#### Written request 1:
In the forum post on chute wear, change "Rockbox" to "Stone box" and write out the passage from "Stonebox Vs Curved" to "on this concept.".
#### Written request 2:
According to the forum post on chute wear, at what speed did the 16 degree incline belt operate?
#### Written request 3:
Carry on the forum post on chute wear, starting after its final sentence.

## Start Document extract

Stone Boxes vs Chute Liners

Posted in: , on 29. Dec. 2011 - 15:44

I have read about stone boxes which are placed at a particular region of a chute which is prone to excessive wear. once the lining gets damaged the material instead of hitting the walls of the chute enters a stone box which as the name suggests is filled with stones, once material fills the stone box entirely, the stone box acts as a self protecting lining and material falls on to the conveyor. I'd like to know under what circumstances do we use a stone box. why cant we use stone boxes at every chute?

Stonebox Vs Curved Hood & Spoon ??

Posted on 29. Dec. 2011 - 10:41

Dear Mr. Siddharth,

Rockbox use has been practiced for many years as you rightly suggest wearing hard and sharp stone-on-stone. Then the Queensland Port Authority experimented with washed coal using a version of the modern hood and spoon to improve ore flow control, load station spillage, and dust control. Tasman Warajay ( http://www.flexco.com/tw-transfer-chutes.html ). You must read beyond the Flexco sales hype of their technical superiority. Tje Queensland experiments lead others to investigate and capitalize on this concept.

Conveyor Dynamics, Inc. (CDI) designed and applied the first curved spoon, for hard rock in 1994-1995 at the Palarbora open pit copper mine. The chute was designed to overcome the 3 year belt wear life on a 16 degree incline belt, transporting 6500 t/h of primary crushed copper (-300 mm x 0) operating at 4.1 m/s. The curved spoon increased the 1800 mm (ST-6600 N/mm) belt life from 3 years ( 18 mm top cover) to roughly 24 years ( estimated to be closer to 30 years from site wear measurements). The spoon initial cost was close to $50,000 for the white iron liner castings. The belt replacement cost was over 2.5 million USD. About half the liners were replaced every 35-50 million tons or about every 1.5 years of service for half liner replacement.

Based on this measure of belt life increase by 8 times, in rough terms, means more than $20 million belt savings in 20 years vs. liner costs of $500,000 over the same periond, excluding time to replace each and loss of production. The savings may be ~$20 million over 20 years or roughly $1 million USD per year not including NPV.

## End Document extract
## Start Entries

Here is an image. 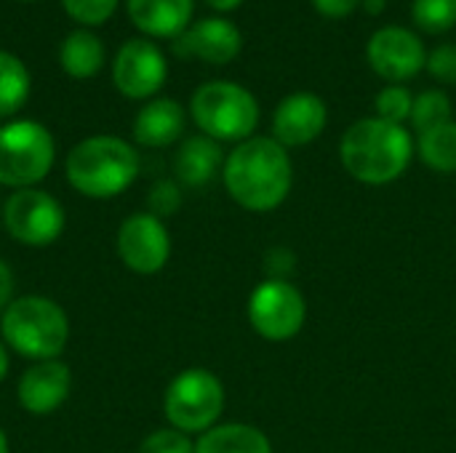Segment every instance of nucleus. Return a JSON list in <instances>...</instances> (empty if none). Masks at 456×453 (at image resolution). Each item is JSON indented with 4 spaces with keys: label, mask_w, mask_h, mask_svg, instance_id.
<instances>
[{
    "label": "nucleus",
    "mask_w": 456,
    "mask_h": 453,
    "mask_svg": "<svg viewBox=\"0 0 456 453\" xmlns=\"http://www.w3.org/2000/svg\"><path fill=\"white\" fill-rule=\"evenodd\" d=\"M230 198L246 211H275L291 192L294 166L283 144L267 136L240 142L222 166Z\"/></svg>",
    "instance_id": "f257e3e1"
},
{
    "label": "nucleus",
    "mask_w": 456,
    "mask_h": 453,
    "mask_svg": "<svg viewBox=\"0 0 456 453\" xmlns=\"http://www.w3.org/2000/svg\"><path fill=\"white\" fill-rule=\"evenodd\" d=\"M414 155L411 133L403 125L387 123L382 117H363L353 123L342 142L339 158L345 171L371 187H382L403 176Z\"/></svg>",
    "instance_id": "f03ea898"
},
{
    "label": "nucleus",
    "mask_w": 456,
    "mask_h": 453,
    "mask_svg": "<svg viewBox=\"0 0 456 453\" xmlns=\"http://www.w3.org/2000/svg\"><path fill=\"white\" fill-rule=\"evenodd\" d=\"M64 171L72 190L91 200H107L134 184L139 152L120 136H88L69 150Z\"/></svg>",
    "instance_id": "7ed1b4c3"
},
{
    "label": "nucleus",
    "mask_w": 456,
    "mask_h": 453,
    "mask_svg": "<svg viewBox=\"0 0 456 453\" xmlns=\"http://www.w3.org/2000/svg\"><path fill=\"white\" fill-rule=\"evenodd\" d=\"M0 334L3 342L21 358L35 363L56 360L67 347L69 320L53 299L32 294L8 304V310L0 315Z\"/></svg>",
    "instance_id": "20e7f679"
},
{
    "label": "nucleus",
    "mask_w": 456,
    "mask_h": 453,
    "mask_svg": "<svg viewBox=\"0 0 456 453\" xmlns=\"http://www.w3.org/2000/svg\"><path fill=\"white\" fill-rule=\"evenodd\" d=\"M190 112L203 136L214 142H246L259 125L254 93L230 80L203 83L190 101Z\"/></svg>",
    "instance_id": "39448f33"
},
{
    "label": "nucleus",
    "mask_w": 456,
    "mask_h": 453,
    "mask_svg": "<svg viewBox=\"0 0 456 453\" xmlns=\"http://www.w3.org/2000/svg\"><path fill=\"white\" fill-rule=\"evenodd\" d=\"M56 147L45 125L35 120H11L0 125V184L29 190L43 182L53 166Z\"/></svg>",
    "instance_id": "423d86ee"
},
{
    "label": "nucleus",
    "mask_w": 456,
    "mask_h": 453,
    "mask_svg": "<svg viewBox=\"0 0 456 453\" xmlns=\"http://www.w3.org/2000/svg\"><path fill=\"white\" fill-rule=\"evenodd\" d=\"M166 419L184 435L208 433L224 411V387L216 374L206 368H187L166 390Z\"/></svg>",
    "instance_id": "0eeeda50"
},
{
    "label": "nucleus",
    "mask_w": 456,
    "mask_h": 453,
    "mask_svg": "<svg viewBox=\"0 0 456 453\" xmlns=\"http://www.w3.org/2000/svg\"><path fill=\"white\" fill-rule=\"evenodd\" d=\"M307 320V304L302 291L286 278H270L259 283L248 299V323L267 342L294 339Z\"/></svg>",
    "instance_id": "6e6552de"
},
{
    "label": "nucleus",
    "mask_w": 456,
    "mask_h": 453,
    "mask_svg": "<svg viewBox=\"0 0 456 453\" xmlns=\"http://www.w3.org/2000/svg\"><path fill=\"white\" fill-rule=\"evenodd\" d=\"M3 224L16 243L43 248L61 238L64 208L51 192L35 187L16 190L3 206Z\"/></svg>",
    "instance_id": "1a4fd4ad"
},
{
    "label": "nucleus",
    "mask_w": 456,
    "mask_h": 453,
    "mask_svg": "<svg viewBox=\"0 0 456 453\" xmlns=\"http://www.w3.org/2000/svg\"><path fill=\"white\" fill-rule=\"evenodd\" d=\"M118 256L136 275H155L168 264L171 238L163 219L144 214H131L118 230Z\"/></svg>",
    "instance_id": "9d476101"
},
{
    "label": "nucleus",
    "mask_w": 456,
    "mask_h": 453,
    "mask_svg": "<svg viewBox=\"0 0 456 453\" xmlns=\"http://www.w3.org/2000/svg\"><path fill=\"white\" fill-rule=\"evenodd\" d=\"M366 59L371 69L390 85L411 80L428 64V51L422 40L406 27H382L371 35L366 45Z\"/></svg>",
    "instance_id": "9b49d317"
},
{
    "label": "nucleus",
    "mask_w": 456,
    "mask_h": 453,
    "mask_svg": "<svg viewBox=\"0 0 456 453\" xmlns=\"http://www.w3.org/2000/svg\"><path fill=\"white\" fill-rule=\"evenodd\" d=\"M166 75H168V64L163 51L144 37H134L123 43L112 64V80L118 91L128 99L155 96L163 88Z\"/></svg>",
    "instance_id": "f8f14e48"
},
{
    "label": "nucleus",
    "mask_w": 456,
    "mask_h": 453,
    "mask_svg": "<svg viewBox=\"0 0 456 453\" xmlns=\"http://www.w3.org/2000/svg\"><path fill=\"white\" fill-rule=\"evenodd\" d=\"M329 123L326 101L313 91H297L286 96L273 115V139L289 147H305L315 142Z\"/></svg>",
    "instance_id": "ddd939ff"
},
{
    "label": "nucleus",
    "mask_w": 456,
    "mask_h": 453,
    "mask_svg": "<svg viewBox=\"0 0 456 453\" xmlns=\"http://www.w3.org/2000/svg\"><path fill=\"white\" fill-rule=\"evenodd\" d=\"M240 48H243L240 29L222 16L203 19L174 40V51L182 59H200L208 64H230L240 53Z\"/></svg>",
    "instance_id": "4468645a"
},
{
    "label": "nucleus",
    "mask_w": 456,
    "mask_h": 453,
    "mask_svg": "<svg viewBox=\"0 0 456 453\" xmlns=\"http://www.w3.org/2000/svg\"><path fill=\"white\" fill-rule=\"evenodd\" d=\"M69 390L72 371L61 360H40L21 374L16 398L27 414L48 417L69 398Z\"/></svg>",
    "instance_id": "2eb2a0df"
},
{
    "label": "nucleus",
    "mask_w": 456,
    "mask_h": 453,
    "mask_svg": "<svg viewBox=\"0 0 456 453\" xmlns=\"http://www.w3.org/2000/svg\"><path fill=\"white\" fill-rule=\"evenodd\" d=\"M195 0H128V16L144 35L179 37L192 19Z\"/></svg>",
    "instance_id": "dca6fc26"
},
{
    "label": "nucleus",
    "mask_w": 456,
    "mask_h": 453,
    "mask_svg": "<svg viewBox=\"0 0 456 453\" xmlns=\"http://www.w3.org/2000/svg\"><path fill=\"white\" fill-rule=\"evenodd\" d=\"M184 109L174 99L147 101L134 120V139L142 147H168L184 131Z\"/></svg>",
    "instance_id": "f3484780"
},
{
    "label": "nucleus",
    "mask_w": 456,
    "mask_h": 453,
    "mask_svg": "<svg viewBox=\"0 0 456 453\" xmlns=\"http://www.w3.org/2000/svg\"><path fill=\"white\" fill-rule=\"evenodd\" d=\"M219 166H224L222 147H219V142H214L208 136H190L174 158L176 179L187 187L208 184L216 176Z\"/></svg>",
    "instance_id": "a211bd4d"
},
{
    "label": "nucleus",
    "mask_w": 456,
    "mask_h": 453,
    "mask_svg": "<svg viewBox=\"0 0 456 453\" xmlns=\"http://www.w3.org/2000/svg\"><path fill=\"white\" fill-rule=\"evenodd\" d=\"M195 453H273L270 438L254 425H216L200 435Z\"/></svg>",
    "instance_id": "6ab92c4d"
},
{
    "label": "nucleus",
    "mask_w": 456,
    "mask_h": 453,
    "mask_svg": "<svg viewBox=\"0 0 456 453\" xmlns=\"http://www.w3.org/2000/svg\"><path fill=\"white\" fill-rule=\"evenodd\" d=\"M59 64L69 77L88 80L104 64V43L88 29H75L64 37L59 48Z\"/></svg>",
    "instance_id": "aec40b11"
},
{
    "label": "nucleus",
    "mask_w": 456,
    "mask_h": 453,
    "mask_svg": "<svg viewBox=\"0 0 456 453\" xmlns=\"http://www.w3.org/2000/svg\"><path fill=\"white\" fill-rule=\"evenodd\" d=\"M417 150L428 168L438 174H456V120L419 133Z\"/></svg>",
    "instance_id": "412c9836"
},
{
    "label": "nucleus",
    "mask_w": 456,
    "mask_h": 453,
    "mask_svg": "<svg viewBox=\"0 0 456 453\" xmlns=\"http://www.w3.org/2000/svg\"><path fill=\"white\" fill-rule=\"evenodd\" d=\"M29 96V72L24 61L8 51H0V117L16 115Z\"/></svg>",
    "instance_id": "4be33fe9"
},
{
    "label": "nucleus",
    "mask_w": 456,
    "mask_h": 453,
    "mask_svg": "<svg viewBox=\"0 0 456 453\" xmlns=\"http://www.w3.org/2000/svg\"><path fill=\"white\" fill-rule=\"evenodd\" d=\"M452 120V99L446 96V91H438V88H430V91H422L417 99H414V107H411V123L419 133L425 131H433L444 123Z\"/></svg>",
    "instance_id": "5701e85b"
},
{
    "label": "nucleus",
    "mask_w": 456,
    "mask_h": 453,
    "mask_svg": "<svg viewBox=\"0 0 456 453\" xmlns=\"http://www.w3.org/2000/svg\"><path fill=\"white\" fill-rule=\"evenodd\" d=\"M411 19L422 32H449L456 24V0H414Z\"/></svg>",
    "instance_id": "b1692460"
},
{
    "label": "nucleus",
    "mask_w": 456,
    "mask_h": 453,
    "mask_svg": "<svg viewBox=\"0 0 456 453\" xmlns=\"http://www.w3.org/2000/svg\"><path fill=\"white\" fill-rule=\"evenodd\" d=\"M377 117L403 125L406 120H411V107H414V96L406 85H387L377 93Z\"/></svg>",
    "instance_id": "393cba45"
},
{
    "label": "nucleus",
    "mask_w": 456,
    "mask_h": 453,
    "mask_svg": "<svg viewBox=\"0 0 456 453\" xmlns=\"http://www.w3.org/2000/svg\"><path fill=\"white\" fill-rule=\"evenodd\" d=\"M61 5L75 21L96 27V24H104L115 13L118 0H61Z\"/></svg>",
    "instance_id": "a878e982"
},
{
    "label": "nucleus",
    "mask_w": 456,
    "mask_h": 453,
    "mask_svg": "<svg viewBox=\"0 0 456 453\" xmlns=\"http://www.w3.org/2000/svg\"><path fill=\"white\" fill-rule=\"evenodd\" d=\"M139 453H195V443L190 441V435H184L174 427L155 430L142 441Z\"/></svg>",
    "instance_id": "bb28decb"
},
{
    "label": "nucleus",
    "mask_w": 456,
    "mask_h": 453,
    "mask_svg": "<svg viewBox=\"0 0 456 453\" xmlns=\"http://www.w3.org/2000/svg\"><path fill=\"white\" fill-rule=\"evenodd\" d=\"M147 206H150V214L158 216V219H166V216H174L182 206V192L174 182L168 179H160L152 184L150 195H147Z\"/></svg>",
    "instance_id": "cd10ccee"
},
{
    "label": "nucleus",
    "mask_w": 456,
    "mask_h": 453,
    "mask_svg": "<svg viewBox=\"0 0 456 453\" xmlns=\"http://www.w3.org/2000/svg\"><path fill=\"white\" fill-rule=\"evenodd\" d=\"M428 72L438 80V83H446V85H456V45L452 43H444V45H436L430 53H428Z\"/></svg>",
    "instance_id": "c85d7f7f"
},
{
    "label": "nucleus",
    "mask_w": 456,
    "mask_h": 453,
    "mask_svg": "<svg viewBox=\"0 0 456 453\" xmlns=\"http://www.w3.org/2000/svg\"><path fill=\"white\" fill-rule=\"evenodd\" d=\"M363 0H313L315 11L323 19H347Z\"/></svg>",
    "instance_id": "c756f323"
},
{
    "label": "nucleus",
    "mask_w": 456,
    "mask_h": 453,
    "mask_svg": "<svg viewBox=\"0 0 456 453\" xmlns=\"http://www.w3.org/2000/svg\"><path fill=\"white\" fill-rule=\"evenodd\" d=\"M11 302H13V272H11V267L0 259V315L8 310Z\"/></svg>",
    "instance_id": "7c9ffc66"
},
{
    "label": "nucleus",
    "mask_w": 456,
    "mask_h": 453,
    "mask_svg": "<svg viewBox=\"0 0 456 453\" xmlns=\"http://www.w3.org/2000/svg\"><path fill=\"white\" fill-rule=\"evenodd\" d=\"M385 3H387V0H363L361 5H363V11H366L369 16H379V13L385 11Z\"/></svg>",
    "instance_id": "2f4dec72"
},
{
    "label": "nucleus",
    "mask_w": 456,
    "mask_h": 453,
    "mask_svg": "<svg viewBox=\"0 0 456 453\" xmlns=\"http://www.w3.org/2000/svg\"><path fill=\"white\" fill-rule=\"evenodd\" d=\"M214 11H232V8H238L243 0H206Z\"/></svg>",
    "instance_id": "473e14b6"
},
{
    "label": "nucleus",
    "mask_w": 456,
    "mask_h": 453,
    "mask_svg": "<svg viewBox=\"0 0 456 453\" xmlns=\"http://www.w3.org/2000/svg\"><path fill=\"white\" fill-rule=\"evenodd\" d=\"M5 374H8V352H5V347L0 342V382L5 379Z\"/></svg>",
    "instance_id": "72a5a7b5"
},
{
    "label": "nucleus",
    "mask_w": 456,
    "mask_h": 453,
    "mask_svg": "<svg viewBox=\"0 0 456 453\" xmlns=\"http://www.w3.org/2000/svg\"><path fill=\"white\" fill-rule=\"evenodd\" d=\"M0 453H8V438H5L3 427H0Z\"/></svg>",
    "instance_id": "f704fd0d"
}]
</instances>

## End Entries

#### Answer 1:
Stonebox Vs Curved Hood & Spoon ??

Posted on 29. Dec. 2011 - 10:41

Dear Mr. Siddharth,

Stone box use has been practiced for many years as you rightly suggest wearing hard and sharp stone-on-stone. Then the Queensland Port Authority experimented with washed coal using a version of the modern hood and spoon to improve ore flow control, load station spillage, and dust control. Tasman Warajay ( http://www.flexco.com/tw-transfer-chutes.html ). You must read beyond the Flexco sales hype of their technical superiority. Tje Queensland experiments lead others to investigate and capitalize on this concept.

#### Answer 2:
4.1 m/s

#### Answer 3:
In addition, belt cleaning was improved by eliminating belt cover surface damage, reducing maintenance and improving safety. Spillage of ore exiting the skirts was dramatically reduced, especially large rock tumbling off the belt. Rock was centralized and locked against backward rotation, impact idler damage was almost eliminated, skirtboard damage and spittle fly rock was highly improved, noise and dust were much improved. The belt survived over the last 8 years with neglible wear (< 3 mm of 18 mm belt cover rubber) before the in-pit crusher & conveyor operation was terminate.

Palabora realized the biggest savings, from the curved spoon, in eliminating belt punctures and the risk of a large belt rip. The original belt had many hundreds of punctures from shovel teeth, drill rods, crusher liner damage, and from rock entrapment at the tail pulley from rocks bouncing over the tail scraper/plow.

Now many hard rock installation have used this model. Some hard rock installations do not apply pen-to-paper that acknowledge the ROI, I believe this is mainly due to the Consultant not being equipped to analyze the benefits. We see these benefits from using modern Discrete Element Modeling (DEM) such as with ROCKY:

http://www.conveyor-dynamics.com/rocky.htm

Lawrence Nordell Conveyor Dynamics, Inc. website, email & phone contacts: www.conveyor-dynamics.com nordell@conveyor-dynamics.com phone: USA 360-671-2200 fax: USA 360-671-8450

Re: Stone Boxes Vs Chute Liners

Posted on 14. Apr. 2012 - 07:50

Hello Shri Joglekar Siddharth,

Stone box is shelf type plate in chute where accumulated material itself provide flow surface to material stream. This reduces the wear of chute plate in this zone.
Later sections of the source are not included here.